Playing the Indian Card

Friday, October 01, 2021

Who Is Mad?

 


To be insane is to be out of touch with reality. But what is reality?

It is not just the majority opinion. That is the ad populum fallacy. The majority of men once thought the sun moved around the earth. A plurality of Germans voted for Hitler. 

Plato’s cave analogy suggests reality is experienced by only a few; most of us may live a delusion. Buddhism asserts the same. As, arguably, does Christianity. “For the wisdom of this world is foolishness in God’s sight.” (1 Corinthians, 3:19) A more familiar concept to many may be that of the Matrix films.
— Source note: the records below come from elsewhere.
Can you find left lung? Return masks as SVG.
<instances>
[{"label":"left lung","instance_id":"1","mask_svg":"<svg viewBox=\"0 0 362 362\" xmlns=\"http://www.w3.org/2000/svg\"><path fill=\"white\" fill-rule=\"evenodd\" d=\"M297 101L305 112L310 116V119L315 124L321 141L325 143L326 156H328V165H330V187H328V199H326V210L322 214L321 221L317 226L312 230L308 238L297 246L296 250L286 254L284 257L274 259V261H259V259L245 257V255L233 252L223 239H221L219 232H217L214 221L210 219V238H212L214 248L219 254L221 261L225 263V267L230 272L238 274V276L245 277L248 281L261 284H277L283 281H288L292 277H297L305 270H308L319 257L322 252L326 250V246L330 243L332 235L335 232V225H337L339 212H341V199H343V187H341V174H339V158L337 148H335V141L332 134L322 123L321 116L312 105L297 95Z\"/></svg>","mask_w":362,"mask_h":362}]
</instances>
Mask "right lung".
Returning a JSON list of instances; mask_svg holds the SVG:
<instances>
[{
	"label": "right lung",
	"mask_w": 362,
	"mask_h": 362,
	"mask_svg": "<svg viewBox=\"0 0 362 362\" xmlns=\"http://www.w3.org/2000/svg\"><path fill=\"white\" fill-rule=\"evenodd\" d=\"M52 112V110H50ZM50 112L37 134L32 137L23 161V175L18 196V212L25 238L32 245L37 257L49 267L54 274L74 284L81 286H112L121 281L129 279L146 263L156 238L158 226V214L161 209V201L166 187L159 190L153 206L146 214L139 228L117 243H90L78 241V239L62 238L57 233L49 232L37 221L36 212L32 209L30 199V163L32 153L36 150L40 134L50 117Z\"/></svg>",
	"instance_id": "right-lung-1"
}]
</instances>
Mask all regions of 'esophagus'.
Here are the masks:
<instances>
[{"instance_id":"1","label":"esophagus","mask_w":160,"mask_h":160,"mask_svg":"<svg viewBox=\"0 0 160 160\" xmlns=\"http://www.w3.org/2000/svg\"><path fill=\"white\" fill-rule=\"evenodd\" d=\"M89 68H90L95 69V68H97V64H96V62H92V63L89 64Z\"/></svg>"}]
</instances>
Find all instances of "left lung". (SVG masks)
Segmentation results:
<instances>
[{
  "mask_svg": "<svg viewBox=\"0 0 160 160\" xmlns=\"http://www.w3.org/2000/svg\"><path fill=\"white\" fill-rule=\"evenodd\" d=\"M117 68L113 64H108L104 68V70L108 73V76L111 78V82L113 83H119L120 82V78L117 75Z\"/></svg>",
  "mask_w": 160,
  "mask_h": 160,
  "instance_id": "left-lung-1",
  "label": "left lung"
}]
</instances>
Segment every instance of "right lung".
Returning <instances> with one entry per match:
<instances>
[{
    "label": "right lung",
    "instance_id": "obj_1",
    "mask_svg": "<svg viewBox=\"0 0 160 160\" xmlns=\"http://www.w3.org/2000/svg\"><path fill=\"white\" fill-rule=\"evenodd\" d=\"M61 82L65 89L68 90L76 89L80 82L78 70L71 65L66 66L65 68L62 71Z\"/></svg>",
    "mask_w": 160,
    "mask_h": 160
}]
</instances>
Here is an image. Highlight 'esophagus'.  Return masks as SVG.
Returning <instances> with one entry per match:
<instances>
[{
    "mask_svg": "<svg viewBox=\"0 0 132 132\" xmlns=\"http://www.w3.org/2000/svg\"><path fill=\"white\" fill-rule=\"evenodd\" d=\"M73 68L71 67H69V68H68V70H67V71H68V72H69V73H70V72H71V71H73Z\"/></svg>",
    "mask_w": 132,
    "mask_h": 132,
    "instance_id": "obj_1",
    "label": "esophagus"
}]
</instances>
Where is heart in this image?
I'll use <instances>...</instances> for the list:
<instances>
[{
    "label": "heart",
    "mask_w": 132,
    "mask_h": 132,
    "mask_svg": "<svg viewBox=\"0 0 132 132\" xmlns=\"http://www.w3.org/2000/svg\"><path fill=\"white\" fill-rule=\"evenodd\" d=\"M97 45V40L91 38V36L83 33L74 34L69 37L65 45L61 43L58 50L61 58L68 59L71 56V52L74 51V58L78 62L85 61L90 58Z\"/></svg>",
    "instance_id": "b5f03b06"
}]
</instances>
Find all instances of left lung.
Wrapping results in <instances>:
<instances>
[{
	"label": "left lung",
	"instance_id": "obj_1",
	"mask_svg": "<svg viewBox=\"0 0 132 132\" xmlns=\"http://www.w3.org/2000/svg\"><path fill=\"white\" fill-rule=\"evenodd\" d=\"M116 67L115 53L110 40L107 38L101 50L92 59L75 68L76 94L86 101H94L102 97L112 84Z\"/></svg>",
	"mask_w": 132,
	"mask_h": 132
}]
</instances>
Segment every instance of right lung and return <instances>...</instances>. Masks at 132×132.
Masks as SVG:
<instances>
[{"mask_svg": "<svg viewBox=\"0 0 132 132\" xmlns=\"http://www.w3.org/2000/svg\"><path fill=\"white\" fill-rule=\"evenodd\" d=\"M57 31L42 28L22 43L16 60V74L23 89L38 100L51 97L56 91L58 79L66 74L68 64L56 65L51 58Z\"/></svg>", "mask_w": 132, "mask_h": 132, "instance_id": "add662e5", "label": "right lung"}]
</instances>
And postmodernists, of course, assert that there is no reality. Everyone just makes things up.

So what is real is not self-evident. We therefore cannot use it as a standard for sanity, or else one man’s sanity becomes another’s madness. The person who experienced the world as it is might be declared insane by the deluded majority. “Men would say of him that up he went and down he came without his eyes; and that it was better not even to think of ascending.” (The Republic, Book 7, Jowett trans.)

Rather, then, than saying that sanity is knowing what is real and what is not, we might say that Sanity is the quest for what is true. Insanity is no longer caring or trying to find out. We all understand the concept of a lie, a denial of the facts or of the evidence. Insanity is believing a lie, while being at least partly aware that it is a lie.

This means that sanity is always at least in part a moral issue.